1)ES細胞でのジーントラップと破壊遺伝子の同定
PGKプロモーターの制御下に内在性遺伝子のpoly-A付加シグナルを利用してPuromycin耐性遺伝子を発現する、と同時に、内在性遺伝子のプロモーターの制御下にCreリコンビナーゼを発現する新規トラップベクターを開発した。このトラップベクターを用いてES細胞でジーントラップを行い、約600個の薬剤耐性クローンを単離、解析した。残念ながら、トラップベクターの構築不備等により、内在性遺伝子がトラップされたものは64クローンであった。トラップした遺伝子を3'-RACEにより解析した結果、既知遺伝子が9つ、ESTで報告されている遺伝子が2つ、それ以外は新規遺伝子であった。現在、ベクターを改良するとともに、トラップ実験を続けている。
2)ES細胞クローンからキメラマウス作製と解析
トラップした遺伝子を同定できたES細胞クローンから、順次キメラマウスを作製している。

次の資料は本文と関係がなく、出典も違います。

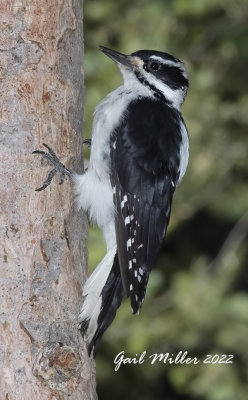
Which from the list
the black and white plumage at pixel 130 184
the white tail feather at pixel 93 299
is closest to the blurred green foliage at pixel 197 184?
the black and white plumage at pixel 130 184

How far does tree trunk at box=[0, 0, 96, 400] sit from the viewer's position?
2.56 meters

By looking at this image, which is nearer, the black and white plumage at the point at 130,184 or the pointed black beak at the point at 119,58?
the black and white plumage at the point at 130,184

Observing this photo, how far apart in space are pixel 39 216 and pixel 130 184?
0.70 metres

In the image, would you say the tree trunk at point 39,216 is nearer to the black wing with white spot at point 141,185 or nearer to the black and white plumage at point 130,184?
the black and white plumage at point 130,184

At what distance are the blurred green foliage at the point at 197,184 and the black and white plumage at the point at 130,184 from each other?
1122 mm

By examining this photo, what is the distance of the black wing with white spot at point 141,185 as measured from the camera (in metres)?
3.23

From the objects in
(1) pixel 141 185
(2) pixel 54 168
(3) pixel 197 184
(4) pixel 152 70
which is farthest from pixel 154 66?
(3) pixel 197 184

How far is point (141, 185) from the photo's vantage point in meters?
3.32

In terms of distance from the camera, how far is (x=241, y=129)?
5.80 metres

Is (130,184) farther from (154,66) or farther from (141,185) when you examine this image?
(154,66)

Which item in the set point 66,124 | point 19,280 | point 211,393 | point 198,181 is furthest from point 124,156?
point 211,393

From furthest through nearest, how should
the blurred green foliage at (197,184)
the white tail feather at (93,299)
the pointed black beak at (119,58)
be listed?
the blurred green foliage at (197,184) → the pointed black beak at (119,58) → the white tail feather at (93,299)

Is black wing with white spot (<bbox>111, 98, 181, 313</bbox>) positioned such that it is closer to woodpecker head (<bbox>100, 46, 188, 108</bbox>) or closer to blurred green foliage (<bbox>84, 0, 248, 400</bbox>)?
woodpecker head (<bbox>100, 46, 188, 108</bbox>)

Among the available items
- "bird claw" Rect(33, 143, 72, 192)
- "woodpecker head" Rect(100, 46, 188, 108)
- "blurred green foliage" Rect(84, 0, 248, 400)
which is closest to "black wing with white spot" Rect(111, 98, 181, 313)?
"woodpecker head" Rect(100, 46, 188, 108)
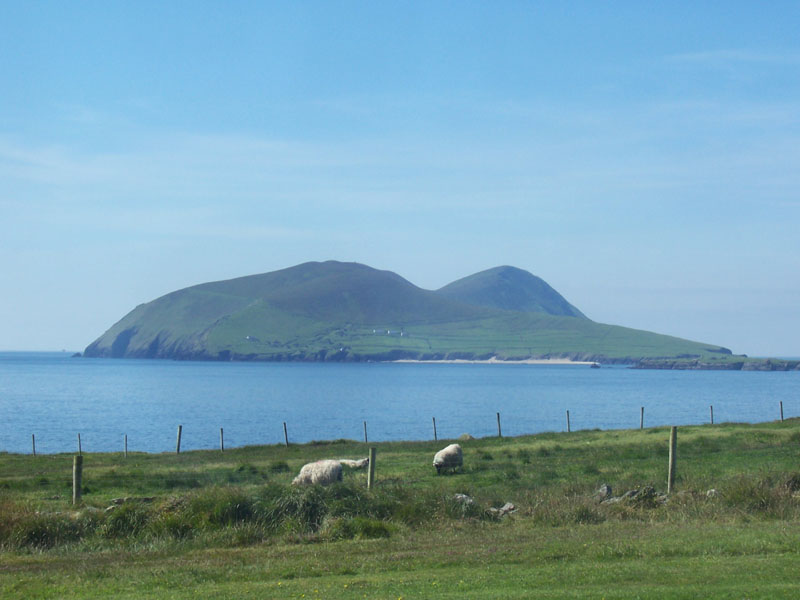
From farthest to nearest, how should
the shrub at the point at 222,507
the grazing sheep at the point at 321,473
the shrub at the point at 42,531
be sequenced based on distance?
1. the grazing sheep at the point at 321,473
2. the shrub at the point at 222,507
3. the shrub at the point at 42,531

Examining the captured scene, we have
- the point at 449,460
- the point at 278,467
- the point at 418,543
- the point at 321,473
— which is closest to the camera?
the point at 418,543

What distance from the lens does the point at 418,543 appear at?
1453cm

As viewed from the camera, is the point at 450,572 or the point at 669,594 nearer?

この結果、これまでに約10ラインの遺伝子欠損マウスを作製することに成功している。今後は、これら遺伝子欠損マウスの表現型を調べると同時に、遺伝性疾患との関連についても検討する。またトラップした遺伝子のプロモーターの制御下に働くCreリコンビナーゼが正しく発現しているかどうか検討し、コンディショナルノックアルトマウス作製時におけるCre発現トランスジェニックマウスとしての有効性を検討しつつある。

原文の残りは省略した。